Чтобы понять Пушкина, надо брать за основу не внешние черты, а то, как воспринимался его внутренний мир.
Пушкин носил в себе своеобразное, глубокое и таинственное творческое созерцание, еще подростком он чувствовал, что в нем происходит что-то очень значительное, а его первые и лучшие друзья — чуткий сердцем поэт Жуковский (который был на 16 лет старше Пушкина) и благородный Дельвиг говорили ему об этом напрямик.
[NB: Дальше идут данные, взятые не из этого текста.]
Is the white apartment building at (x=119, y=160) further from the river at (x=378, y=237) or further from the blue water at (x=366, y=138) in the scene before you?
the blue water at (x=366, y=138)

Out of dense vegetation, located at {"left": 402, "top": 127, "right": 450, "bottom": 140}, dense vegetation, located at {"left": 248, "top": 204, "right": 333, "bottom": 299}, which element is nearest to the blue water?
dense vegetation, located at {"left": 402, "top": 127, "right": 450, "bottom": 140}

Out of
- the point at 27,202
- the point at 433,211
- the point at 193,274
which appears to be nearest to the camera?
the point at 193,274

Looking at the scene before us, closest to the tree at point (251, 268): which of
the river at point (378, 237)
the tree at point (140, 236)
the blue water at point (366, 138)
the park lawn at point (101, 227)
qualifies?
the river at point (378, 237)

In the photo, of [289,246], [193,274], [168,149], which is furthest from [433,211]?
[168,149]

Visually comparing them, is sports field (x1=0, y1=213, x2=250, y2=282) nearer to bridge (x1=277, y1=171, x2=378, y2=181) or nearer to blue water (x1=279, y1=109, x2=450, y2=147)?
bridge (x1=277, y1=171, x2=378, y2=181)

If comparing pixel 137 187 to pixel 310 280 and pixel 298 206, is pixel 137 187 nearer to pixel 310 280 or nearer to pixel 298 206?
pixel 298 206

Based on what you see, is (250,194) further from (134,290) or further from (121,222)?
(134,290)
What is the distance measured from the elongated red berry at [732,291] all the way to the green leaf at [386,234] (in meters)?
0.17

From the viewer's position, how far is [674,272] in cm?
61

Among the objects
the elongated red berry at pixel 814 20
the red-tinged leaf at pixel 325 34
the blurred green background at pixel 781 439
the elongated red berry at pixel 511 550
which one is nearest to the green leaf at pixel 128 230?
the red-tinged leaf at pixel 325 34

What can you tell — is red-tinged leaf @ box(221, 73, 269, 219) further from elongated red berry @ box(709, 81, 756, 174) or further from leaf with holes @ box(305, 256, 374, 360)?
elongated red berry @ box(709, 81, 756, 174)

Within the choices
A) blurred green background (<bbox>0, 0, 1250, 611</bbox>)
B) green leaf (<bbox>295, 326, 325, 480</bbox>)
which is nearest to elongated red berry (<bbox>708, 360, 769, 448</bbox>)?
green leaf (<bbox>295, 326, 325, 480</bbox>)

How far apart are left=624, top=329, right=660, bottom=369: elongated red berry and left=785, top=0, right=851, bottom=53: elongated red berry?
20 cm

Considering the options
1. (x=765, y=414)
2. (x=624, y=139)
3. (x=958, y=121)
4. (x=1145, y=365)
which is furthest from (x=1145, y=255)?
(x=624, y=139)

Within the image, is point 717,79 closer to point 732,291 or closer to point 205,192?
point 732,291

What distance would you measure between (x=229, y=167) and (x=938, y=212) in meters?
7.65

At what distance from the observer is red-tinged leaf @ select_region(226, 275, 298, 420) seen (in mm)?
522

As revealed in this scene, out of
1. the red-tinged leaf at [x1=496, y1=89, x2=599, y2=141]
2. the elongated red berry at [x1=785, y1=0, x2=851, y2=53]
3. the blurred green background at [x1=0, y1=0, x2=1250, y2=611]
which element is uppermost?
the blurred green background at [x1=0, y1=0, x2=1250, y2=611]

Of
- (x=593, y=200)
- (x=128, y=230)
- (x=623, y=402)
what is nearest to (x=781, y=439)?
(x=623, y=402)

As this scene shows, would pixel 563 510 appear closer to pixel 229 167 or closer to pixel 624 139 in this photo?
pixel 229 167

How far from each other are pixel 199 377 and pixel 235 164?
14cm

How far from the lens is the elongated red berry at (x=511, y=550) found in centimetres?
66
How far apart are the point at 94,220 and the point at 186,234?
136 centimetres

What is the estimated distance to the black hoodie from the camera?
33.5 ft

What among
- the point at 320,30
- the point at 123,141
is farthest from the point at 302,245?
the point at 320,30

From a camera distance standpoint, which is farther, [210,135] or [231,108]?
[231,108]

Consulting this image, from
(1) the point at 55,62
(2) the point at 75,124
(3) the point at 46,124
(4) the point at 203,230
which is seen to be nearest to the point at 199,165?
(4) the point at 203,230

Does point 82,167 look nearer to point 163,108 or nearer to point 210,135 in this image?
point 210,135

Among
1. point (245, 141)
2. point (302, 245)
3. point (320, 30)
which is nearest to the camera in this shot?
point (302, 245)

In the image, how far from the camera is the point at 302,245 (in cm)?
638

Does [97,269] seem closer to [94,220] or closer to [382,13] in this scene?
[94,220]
Это творческое созерцание, этот свет, ему данный, сам он считал идущими от Бога. Сначала, будучи юным, он в форме классической аллегории или в языческом духе говорил об Аполлоне, о Музе, о священной жертвенности. Позднее, став зрелым мужчиной и верующим христианином, он знал, куда ведет божественный свет и откуда он идет.
К сожалению, мы не располагаем непосредственным свидетельством — из уст ли его или из-под пера его, — как он сам воспринимал эти световые лучи, эти озарения и откровения: тут он становился строгим, целомудренным, скупым на слова; воспевать в стихах — это он мог, чаще всего аллегорически, порою прямо называя имя Божие.
Так, в «Пророке»:
«И Бога глас ко мне воззвал».
Или в прекрасном стихотворении о Кавказе:
«Туда, в заоблачную келью, в соседство Бога скрыться мне».
Мы, однако, не знаем, в какую связь ставил Пушкин эти соприкосновения и эти посещения со своим земным, человеческим «я».
Мы знаем лишь, что он предельно точно знал различие — между его земным, страстным, грешным «я», о котором он сказал:
«И меж детей ничтожных мира,
Быть может, всех ничтожней он» —
(об одиноком, ночном, покаянном излиянии которого я уже вам как-то говорил), — и его пророческим, поэтическим, созерцающим Господа и призванным «я»:
«Бежит он, дикий и суровый,
И звуков, и смятенья полн,
На берега пустынных волн,
В широкошумные дубровы…»
В стихотворении «Пророк» соответствие это высказано точно — новое око, новый слух, новая речь и новое сердце — новое восприятие мира, новое предначертание.
Эти три основополагающие стихотворения-признания — «Поэт», «Пророк» и «Воспоминание» — я вам уже читал.
С поразительным провидением и честностью Пушкин не уставал повторять, что его земная, чувственная оболочка не доросла до высоты его пророческого дара. Он и судил себя и выносил приговор, и очищал свое одинокое сердце потоками слез по ночам.
И чем недостойнее он себя считал, тем достойнее становился на самом деле. Чем смиреннее, тем чище.
И все же эти двое были одним человеком. И этот один должен был нести в себе и оберегать свою великую святыню, переживая одновременно страсти и давая им волю.
В 1825 г., когда стало известно о том, что утеряны записные книжки лорда Байрона, Пушкин в своих собственных записал: «Толпа жадно читает исповеди, записки etc., потому что в подлости своей радуется унижению высокого, слабостям могущего. При открытии всякой мерзости она в восхищении. Он мал, как мы, он мерзок, как мы! Врете, подлецы: он и мал и мерзок — не так, как вы, — иначе»22.
И он был прав. Ибо творчески страждущий и стоящий пред Ликом Господним человек — никогда не удаляется далеко от Господа, всегда носит в себе пламя Господне и никоим образом не может причинить что-нибудь злое. Ему свойственны и страсти, и слабости — но он встает выше их даже тогда, когда кажется бессильным или сильно увлеченным.